Repeat the material below word for word and leave out all pictures.

(Rows of spatial question data)
——————

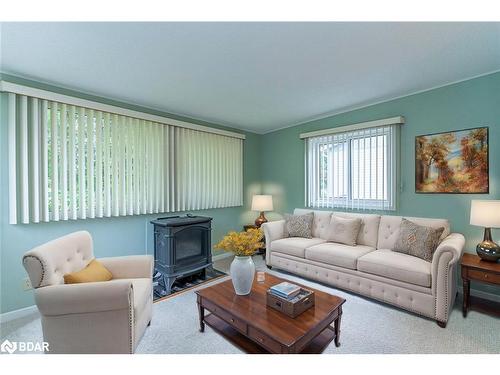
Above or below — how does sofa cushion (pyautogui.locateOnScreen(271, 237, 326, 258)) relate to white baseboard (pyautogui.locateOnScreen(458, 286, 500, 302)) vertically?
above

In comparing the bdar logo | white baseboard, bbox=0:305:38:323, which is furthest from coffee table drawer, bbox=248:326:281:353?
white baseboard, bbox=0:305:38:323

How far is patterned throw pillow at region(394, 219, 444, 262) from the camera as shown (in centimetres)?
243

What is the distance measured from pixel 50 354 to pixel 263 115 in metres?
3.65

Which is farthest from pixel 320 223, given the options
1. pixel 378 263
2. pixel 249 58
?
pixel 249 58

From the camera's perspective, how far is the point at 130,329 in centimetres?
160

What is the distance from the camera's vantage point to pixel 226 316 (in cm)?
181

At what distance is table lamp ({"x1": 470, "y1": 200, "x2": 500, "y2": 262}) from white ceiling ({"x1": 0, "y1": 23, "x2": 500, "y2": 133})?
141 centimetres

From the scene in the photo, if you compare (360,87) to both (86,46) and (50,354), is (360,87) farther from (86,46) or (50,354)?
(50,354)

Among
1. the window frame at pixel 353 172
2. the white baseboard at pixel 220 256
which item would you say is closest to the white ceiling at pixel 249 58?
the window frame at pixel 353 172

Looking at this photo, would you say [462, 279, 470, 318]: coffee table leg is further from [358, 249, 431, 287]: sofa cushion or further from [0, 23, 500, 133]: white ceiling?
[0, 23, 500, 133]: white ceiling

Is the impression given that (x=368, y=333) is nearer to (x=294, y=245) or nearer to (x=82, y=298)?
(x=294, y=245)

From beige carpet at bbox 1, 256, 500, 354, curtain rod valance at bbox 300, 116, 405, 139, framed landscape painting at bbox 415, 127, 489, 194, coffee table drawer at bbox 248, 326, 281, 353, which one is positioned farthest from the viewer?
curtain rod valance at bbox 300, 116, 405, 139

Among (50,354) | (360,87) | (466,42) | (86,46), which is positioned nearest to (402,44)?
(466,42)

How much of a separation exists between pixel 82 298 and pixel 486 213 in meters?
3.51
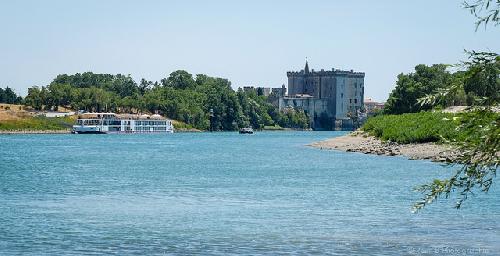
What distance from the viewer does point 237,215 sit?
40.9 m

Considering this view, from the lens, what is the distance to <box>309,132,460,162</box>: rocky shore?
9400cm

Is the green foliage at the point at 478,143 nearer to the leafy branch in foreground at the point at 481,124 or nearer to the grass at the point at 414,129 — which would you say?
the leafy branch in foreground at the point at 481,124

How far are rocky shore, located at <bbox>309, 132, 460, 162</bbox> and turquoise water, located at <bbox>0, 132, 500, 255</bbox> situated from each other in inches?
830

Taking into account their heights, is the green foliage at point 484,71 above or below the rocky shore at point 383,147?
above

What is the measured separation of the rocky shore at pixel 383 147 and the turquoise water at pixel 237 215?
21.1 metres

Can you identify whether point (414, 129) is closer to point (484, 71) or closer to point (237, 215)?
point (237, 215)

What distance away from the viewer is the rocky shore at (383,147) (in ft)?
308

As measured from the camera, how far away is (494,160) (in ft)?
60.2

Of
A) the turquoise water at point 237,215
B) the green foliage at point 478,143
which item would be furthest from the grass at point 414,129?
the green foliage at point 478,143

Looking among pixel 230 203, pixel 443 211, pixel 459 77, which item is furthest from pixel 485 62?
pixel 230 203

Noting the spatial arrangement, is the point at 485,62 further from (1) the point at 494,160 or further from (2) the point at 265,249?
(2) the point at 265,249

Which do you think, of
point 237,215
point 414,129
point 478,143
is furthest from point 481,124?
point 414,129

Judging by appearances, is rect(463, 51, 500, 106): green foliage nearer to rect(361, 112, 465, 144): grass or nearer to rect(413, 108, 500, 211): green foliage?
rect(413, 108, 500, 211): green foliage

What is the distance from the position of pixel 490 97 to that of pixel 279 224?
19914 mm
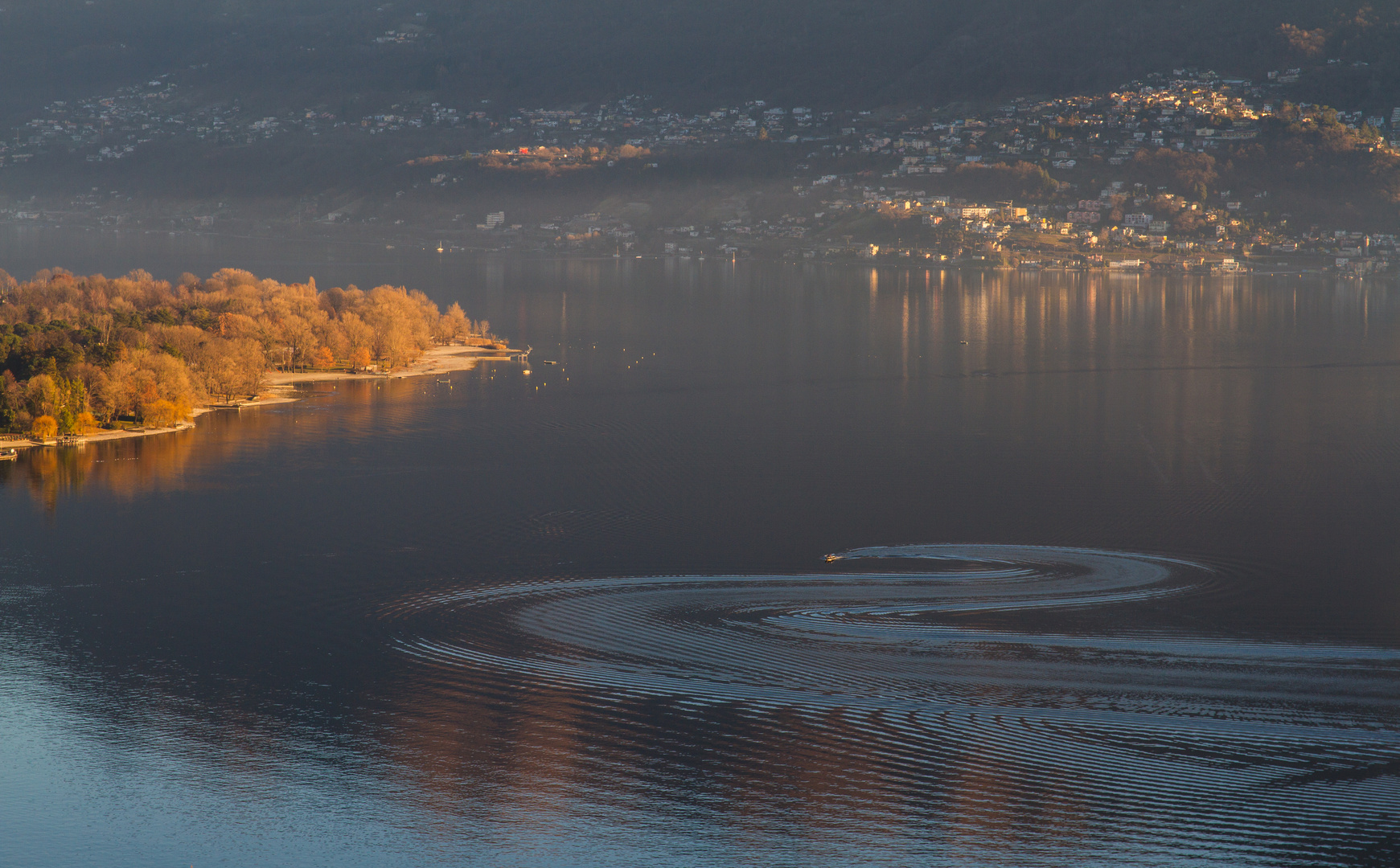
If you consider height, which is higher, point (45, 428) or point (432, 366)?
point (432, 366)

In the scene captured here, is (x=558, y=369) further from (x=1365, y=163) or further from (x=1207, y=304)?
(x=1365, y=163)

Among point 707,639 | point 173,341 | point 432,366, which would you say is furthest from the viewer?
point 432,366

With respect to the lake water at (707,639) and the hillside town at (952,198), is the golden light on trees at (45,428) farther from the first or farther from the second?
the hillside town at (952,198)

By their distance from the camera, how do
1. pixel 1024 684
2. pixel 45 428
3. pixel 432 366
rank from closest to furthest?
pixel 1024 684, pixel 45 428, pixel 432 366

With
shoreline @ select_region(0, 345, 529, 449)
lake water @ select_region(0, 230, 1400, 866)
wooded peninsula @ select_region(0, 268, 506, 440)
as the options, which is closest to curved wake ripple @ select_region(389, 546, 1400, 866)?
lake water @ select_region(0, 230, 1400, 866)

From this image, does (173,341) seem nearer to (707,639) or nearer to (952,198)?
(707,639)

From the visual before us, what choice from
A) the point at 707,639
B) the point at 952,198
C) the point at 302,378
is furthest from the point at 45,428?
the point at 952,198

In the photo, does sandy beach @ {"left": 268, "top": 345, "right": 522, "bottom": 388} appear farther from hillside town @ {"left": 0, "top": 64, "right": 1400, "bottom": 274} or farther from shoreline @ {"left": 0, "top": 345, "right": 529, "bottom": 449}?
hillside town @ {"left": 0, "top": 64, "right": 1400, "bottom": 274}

——————

▶ _Written solution_
Above or below — how does sofa cushion (pyautogui.locateOnScreen(271, 237, 326, 258)) relate to white baseboard (pyautogui.locateOnScreen(458, 286, 500, 302)) vertically?
above

In comparing the bdar logo | white baseboard, bbox=0:305:38:323, which is furthest from coffee table drawer, bbox=248:326:281:353?
white baseboard, bbox=0:305:38:323

How far is patterned throw pillow at region(394, 219, 444, 262) from the camera as shown (in centimetres)?
243

What is the distance measured from pixel 50 354 to pixel 263 115 in metres?
3.65

Which is farthest from pixel 320 223, given the options
1. pixel 378 263
2. pixel 249 58
?
pixel 249 58

From the camera's perspective, how far is the point at 130,329 in centimetres?
160

What is the distance from the camera's vantage point to pixel 226 316 (in cm)?
181

At what distance is table lamp ({"x1": 470, "y1": 200, "x2": 500, "y2": 262}) from white ceiling ({"x1": 0, "y1": 23, "x2": 500, "y2": 133})?
141 centimetres

From the scene in the photo, if you compare (360,87) to both (86,46) and (50,354), is (360,87) farther from (86,46) or (50,354)?
(50,354)

Among
1. the window frame at pixel 353 172
2. the white baseboard at pixel 220 256
which item would you say is closest to the white ceiling at pixel 249 58?
the window frame at pixel 353 172

Looking at this photo, would you say [462, 279, 470, 318]: coffee table leg is further from [358, 249, 431, 287]: sofa cushion or further from [0, 23, 500, 133]: white ceiling?
[0, 23, 500, 133]: white ceiling

Is the impression given that (x=368, y=333) is nearer to (x=294, y=245) or nearer to (x=82, y=298)?
(x=294, y=245)

From beige carpet at bbox 1, 256, 500, 354, curtain rod valance at bbox 300, 116, 405, 139, framed landscape painting at bbox 415, 127, 489, 194, coffee table drawer at bbox 248, 326, 281, 353, which one is positioned farthest from the viewer?
curtain rod valance at bbox 300, 116, 405, 139

Among (50,354) | (360,87) | (466,42) | (86,46), which is positioned nearest to (402,44)?
(466,42)

How much of a separation exists between pixel 82 298 and pixel 486 213 in meters?
3.51
What distance from the viewer does point 237,215 sit?
40.9 m

Considering this view, from the lens, what is the distance to <box>309,132,460,162</box>: rocky shore?
9400cm

Is the green foliage at the point at 478,143 nearer to the leafy branch in foreground at the point at 481,124 or nearer to the grass at the point at 414,129 — which would you say?
the leafy branch in foreground at the point at 481,124

How far are rocky shore, located at <bbox>309, 132, 460, 162</bbox> and turquoise water, located at <bbox>0, 132, 500, 255</bbox> situated from each other in inches?
830

Taking into account their heights, is the green foliage at point 484,71 above or below the rocky shore at point 383,147?
above

What is the measured separation of the rocky shore at pixel 383 147 and the turquoise water at pixel 237 215?
21.1 metres

Can you identify whether point (414, 129) is closer to point (484, 71) or closer to point (237, 215)?
point (237, 215)

What distance away from the viewer is the rocky shore at (383,147) (in ft)?
308

As measured from the camera, how far away is (494,160) (in ft)?
60.2

Of
A) the turquoise water at point 237,215
B) the green foliage at point 478,143
which item would be furthest from the grass at point 414,129?
the green foliage at point 478,143

Looking among pixel 230 203, pixel 443 211, pixel 459 77, which item is furthest from pixel 485 62?
pixel 230 203

Noting the spatial arrangement, is the point at 485,62 further from (1) the point at 494,160 or further from (2) the point at 265,249?
(2) the point at 265,249

Which do you think, of
point 237,215
point 414,129
point 478,143
is furthest from point 481,124?
point 414,129

Judging by appearances, is rect(463, 51, 500, 106): green foliage nearer to rect(361, 112, 465, 144): grass or nearer to rect(413, 108, 500, 211): green foliage?
rect(413, 108, 500, 211): green foliage

What is the distance from the position of pixel 490 97 to that of pixel 279 224?
19914 mm
If you consider height, which is higher, point (45, 428) or point (432, 366)?
point (432, 366)

In the scene captured here, is (x=558, y=369) further from (x=1365, y=163) or further from (x=1207, y=304)?
(x=1365, y=163)

Among point 707,639 | point 173,341 | point 432,366, which would you say is furthest from the viewer?
point 432,366

With respect to the lake water at (707,639) and the hillside town at (952,198), is the golden light on trees at (45,428) farther from the first or farther from the second?
the hillside town at (952,198)

By their distance from the camera, how do
1. pixel 1024 684
2. pixel 45 428
3. pixel 432 366
rank from closest to furthest?
pixel 1024 684, pixel 45 428, pixel 432 366

With
shoreline @ select_region(0, 345, 529, 449)
lake water @ select_region(0, 230, 1400, 866)
wooded peninsula @ select_region(0, 268, 506, 440)
as the options, which is closest to curved wake ripple @ select_region(389, 546, 1400, 866)?
lake water @ select_region(0, 230, 1400, 866)

From this image, does (173,341) seem nearer to (707,639) or nearer to (952,198)?
(707,639)

From the visual before us, what choice from
A) the point at 707,639
B) the point at 952,198
C) the point at 302,378
is furthest from the point at 45,428?
the point at 952,198

In the photo, does sandy beach @ {"left": 268, "top": 345, "right": 522, "bottom": 388} appear farther from hillside town @ {"left": 0, "top": 64, "right": 1400, "bottom": 274} or farther from shoreline @ {"left": 0, "top": 345, "right": 529, "bottom": 449}?
hillside town @ {"left": 0, "top": 64, "right": 1400, "bottom": 274}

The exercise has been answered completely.